Yeah, ideally I'd like to move it earlier, not later, heh.

https://github.com/abertsch72/unlimiformer/issues/19 discusses using quantization. If you follow Uri's recommendation there (set model_clone = model instead of cloning the model), are you able to use bitsandbytes in your setup? There's no conceptual reason it should fail, but we haven't tried this personally.

Ah, I even saw that issue before, but forgot about it since I was mostly interested in decoder-only support. I'll give that a try later too.

Likewise, I can't think of a reason that QLoRA would fail, though we haven't tried it. If you do, please let us know how it goes!

And this too.

I'll leave this issue open for a bit while I try to figure out the quantization and QLoRA stuff and will report back with my results (may be a few days though), I imagine it might help other people as well especially now that Llama support is in.

urialon commented 1 year ago

Thanks @SharkWipf , it would certainly help.

SharkWipf commented 1 year ago

I haven't quite gotten around to messing with bitsandbytes and peft yet, but I decided to give the new native Transformers GPTQ support a quick try.

After installing auto-gptq and optimum per their instructions, and changing one line in the example run code, I could successfully run inference on a GPTQ-quantized model from the hub:

pip install auto-gptq optimum --extra-index-url https://huggingface.github.io/autogptq-index/whl/cu118/
...
python src/my_generation.py --model_type llama --model_name_or_path TheBloke/Llama-2-13B-chat-GPTQ --prompt example_inputs/harry_potter_notfull.txt --test_unlimiformer --fp16 --length 200 --layer_begin 22 --use_datastore False --gpu_datastore False --gpu_index False

The only real difference there is the removal of --fp16

The one line I had to modify:

446c446
<     model = model_class.from_pretrained(args.model_name_or_path, **model_kwargs)
---
>     model = model_class.from_pretrained(args.model_name_or_path, **model_kwargs, torch_dtype=torch.float16, device_map="auto")

(This is not a clean fix, just a quick-and-dirty workaround for GPTQ support)

I have not yet tested the limits of this approach, it's been a bit chaotic here, I do intend to do further testing when I get around to it, of Unlimiformer itself, GPTQ, Bitsandbytes, PEFT and more, just figured I'd share the GPTQ route for now in case anyone wants to know.
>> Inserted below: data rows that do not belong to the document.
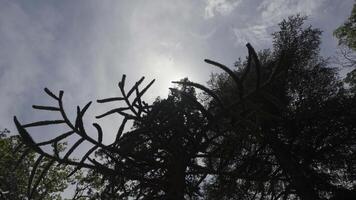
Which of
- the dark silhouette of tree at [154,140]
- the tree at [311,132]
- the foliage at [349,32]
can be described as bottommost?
the dark silhouette of tree at [154,140]

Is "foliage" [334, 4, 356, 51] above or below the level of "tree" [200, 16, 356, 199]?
above

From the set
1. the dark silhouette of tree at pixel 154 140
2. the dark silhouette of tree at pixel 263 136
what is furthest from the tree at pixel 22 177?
the dark silhouette of tree at pixel 154 140

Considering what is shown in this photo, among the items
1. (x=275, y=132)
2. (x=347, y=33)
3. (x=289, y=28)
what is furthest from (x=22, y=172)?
(x=347, y=33)

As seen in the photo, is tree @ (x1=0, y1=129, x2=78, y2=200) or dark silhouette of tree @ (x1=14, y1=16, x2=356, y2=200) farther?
tree @ (x1=0, y1=129, x2=78, y2=200)

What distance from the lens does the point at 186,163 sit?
445 centimetres

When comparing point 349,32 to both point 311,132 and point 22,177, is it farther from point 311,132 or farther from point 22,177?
point 22,177

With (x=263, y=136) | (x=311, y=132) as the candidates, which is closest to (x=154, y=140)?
(x=263, y=136)

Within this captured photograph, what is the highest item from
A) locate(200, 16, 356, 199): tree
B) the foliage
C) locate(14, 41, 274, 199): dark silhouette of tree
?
the foliage

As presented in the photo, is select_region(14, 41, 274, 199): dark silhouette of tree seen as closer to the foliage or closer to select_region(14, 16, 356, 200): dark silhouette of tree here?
select_region(14, 16, 356, 200): dark silhouette of tree

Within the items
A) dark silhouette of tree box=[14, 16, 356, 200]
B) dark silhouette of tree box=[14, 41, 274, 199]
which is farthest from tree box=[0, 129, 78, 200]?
dark silhouette of tree box=[14, 41, 274, 199]

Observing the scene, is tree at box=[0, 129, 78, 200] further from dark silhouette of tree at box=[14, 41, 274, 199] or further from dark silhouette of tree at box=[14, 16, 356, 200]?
dark silhouette of tree at box=[14, 41, 274, 199]

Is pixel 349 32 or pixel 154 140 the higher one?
pixel 349 32

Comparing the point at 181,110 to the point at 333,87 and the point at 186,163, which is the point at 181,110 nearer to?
the point at 186,163

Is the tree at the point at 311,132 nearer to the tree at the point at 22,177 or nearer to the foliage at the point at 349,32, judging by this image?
the foliage at the point at 349,32
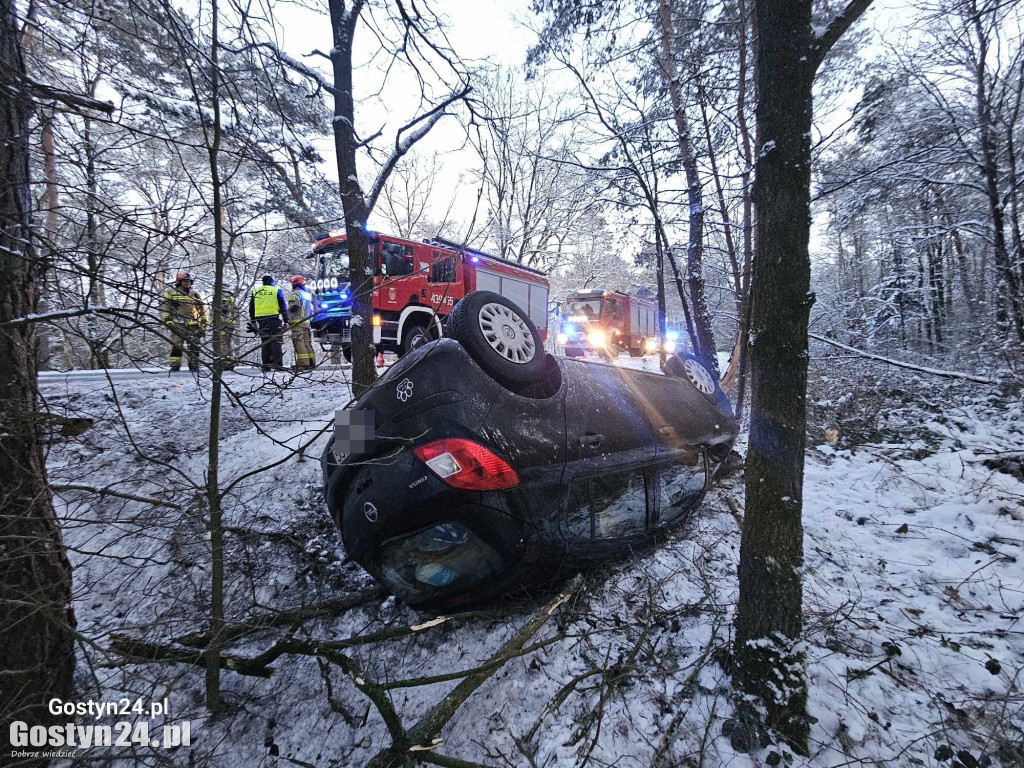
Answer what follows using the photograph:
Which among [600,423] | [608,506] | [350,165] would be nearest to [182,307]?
[600,423]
EDIT: Some quick numbers, because I couldn't resist, on my 3090 (24GB VRAM):

Overall the encoding step seems to be taking most VRAM by far in general, and tends to be what runs out of memory fastest. I assume this much is expected.

Output quality is kind of, well, garbage on all of these however, random words and whitespace, mostly using the same terminology as the input, but this seems to happen with or without Unlimiformer. Hopefully PEFT finetuning will be able to help there. I'd also like to see if I can get Unlimiformer to go along with RoPE, but I haven't looked into this at all yet. EDIT2: Seems like Llama-2 comes with RoPE by default, so there's probably nothing to enable. Tweaking RoPE settings doesn't break anything any further, but it also doesn't seem to offer any additional benefits.

urialon commented 1 year ago

Wow, thanks a lot @SharkWipf .

If you manage to run more experiments we (and I'm sure that other users) would love to hear about them.